#### Stored items from a collection:
--*--
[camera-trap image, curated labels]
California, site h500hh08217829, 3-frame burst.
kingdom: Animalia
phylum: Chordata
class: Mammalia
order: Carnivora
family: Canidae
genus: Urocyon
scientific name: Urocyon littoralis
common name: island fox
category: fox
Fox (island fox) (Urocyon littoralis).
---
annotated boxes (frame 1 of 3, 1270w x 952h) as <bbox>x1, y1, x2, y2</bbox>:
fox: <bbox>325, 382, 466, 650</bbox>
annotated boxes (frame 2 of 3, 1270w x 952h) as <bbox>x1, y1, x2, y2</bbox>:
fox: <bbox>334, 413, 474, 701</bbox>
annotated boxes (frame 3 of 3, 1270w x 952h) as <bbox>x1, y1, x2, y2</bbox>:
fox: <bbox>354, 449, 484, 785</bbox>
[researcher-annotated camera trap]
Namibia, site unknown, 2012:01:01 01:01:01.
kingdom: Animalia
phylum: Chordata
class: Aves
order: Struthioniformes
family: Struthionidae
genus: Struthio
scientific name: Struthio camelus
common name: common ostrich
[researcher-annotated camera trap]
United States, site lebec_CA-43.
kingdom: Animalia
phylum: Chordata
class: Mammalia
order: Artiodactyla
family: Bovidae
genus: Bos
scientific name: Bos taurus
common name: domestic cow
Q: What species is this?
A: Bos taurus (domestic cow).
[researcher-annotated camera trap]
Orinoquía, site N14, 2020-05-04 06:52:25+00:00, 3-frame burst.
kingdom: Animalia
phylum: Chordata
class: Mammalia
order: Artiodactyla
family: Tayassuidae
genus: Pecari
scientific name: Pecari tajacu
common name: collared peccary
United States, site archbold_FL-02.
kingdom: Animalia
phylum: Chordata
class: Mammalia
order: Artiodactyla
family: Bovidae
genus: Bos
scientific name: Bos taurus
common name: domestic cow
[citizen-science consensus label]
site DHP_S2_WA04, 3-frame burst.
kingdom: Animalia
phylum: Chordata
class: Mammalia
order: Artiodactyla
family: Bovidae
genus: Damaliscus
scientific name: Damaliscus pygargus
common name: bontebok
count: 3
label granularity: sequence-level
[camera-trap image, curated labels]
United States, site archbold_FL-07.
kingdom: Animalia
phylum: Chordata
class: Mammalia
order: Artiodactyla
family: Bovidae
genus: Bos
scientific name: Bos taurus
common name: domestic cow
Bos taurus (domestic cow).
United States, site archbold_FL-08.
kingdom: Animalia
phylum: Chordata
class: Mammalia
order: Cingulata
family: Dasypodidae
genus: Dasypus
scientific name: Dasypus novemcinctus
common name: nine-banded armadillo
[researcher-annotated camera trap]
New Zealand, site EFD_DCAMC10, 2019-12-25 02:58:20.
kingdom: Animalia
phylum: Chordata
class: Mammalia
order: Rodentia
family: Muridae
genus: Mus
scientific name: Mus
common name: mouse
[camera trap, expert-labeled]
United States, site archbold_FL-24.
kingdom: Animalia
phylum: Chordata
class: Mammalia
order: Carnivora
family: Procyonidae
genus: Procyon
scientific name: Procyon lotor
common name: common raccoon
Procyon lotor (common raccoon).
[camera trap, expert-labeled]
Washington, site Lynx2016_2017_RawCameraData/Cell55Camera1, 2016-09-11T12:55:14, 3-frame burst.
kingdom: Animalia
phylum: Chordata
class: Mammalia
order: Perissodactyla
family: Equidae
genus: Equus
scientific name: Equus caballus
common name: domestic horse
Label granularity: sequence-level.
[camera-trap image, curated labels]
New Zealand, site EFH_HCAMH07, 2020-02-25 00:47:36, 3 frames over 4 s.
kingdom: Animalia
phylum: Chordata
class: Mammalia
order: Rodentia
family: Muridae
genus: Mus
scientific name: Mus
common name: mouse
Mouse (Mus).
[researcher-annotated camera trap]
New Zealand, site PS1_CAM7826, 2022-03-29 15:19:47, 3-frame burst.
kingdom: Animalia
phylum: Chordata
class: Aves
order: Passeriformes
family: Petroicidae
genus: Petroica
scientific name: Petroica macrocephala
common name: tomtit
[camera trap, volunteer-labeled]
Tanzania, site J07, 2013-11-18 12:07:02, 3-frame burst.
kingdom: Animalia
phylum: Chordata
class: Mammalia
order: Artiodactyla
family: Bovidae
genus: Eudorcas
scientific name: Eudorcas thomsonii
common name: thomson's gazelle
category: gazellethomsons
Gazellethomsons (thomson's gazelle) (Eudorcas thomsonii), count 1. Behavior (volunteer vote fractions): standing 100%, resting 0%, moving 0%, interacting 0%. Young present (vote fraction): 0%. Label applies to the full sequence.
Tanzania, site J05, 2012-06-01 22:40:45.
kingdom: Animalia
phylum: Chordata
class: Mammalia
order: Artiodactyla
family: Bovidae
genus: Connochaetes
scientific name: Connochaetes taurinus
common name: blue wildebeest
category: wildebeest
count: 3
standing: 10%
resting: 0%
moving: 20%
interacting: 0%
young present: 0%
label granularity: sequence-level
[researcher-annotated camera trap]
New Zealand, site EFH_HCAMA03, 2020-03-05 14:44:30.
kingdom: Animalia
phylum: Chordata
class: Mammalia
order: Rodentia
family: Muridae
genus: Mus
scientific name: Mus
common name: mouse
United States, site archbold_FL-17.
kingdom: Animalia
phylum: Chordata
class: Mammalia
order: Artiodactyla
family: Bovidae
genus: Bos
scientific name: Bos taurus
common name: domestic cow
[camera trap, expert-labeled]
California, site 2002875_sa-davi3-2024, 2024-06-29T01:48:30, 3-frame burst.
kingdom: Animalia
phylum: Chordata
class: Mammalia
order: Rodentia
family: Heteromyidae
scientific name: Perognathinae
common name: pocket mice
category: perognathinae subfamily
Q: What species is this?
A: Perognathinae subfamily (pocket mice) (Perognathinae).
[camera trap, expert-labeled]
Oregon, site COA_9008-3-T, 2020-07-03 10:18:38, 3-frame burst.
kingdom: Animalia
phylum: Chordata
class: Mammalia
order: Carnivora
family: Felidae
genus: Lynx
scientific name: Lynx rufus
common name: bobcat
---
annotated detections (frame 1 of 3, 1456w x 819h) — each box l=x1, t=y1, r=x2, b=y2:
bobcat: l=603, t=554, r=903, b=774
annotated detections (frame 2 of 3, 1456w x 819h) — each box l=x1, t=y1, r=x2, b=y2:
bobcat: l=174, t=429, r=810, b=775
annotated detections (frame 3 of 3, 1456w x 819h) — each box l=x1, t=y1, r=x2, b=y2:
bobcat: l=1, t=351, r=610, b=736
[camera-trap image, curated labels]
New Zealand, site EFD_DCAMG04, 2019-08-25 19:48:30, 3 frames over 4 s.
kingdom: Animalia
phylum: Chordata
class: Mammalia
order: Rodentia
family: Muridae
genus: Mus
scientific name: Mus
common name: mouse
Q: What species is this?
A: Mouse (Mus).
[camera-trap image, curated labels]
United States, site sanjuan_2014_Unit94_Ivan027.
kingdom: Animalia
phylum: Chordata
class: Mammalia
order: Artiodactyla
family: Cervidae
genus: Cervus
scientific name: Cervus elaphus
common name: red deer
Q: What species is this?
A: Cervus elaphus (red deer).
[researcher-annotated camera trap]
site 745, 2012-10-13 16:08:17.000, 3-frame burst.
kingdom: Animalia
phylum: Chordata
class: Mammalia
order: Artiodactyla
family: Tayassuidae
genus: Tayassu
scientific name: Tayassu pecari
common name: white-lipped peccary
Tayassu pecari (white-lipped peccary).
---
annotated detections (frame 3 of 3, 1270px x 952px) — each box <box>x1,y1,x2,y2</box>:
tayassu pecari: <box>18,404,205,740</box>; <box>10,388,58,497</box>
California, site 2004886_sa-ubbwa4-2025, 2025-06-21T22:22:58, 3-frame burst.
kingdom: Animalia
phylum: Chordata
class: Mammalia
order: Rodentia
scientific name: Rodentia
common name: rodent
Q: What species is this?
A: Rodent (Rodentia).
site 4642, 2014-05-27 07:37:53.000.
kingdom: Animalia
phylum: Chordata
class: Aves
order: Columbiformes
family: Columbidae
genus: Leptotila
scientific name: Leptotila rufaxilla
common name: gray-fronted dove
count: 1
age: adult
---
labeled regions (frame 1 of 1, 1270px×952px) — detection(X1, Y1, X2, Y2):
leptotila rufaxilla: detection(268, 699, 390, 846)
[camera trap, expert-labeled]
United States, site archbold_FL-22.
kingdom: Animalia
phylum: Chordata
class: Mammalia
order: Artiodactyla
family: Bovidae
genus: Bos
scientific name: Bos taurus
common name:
--*--
#### WHAT IS NEEDED:
Reproduce every line in the data that has the word "burst" in it.

#### RESULT FOR THIS TASK:
California, site h500hh08217829, 3-frame burst.
Orinoquía, site N14, 2020-05-04 06:52:25+00:00, 3-frame burst.
site DHP_S2_WA04, 3-frame burst.
Washington, site Lynx2016_2017_RawCameraData/Cell55Camera1, 2016-09-11T12:55:14, 3-frame burst.
New Zealand, site PS1_CAM7826, 2022-03-29 15:19:47, 3-frame burst.
Tanzania, site J07, 2013-11-18 12:07:02, 3-frame burst.
California, site 2002875_sa-davi3-2024, 2024-06-29T01:48:30, 3-frame burst.
Oregon, site COA_9008-3-T, 2020-07-03 10:18:38, 3-frame burst.
site 745, 2012-10-13 16:08:17.000, 3-frame burst.
California, site 2004886_sa-ubbwa4-2025, 2025-06-21T22:22:58, 3-frame burst.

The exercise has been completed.